Most of us know Moore’s law to have only one independent variable – time. Mr. Moore predicts that, as time goes by, the complexity of our electronic designs increases exponentially. One thing Mr. Moore never mentioned in public, however, is the secret second factor. Aerospace engineers have long been aware that Moore’s law has a little- known term in the denominator. This factor is something like “one plus altitude squared.” As your design gets farther from the ground, the fabrication technology goes back in time along the line of progress. Until recently, by the time you got your system into orbit, your design was effectively a couple decades behind on the technology curve.
However, over the past decade or so, FPGAs have changed all that. Now, you can create your space-bound design with near state-of-the-art semiconductor technology and still have a fighting chance of meeting the demanding requirements of electronics for space flight. As we discussed last year in our “FPGAs in Space” article, modern programmable logic devices offer an attractive alternative to high-NRE ASIC designs with space-proven processes. The typical ASIC NRE, amortized over the small production run of a typical satellite system, for example, dominates the cost equation. Zero-NRE programmable logic devices are far more economically attractive, regardless of their unit cost.
Now there are even more options for aerospace electronics engineers, and an even greater measure of controversy. Space, you see, is a very tough neighborhood. Radiation levels that can confuse the coulombs out of even the most stable of earthbound electronics lurk around every corner. Vibration encountered en route will shake your solder joints to the bones. Heat sinks and fans that would cool your chips on the ground are useless in the airless vacuum of space. Added to all of this is the harsh reality that your favorite technician will never, ever be able to make a service call.

▶ Data extract:
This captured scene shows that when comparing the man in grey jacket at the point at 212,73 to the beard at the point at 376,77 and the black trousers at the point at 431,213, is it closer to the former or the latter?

▶ Exercise instructions:
[1] Decide whether each statement agrees with the space electronics text. For each, answer yes or no and quote the words of the text that settle it.
(a) Heat sinks and fans still cool chips well in space.
(b) For a typical satellite system, the typical ASIC NRE dominates the cost equation.
(c) Mr. Moore spoke publicly about the secret second factor.
[2] Return the part of the space electronics text from "Now there are" to "a service call.", copied word for word.

▶ The answers:
[1]
(a) No: "Heat sinks and fans that would cool your chips on the ground are useless in the airless vacuum of space."
(b) Yes: "The typical ASIC NRE, amortized over the small production run of a typical satellite system, for example, dominates the cost equation."
(c) No: "One thing Mr. Moore never mentioned in public, however, is the secret second factor."

[2]
Now there are even more options for aerospace electronics engineers, and an even greater measure of controversy. Space, you see, is a very tough neighborhood. Radiation levels that can confuse the coulombs out of even the most stable of earthbound electronics lurk around every corner. Vibration encountered en route will shake your solder joints to the bones. Heat sinks and fans that would cool your chips on the ground are useless in the airless vacuum of space. Added to all of this is the harsh reality that your favorite technician will never, ever be able to make a service call.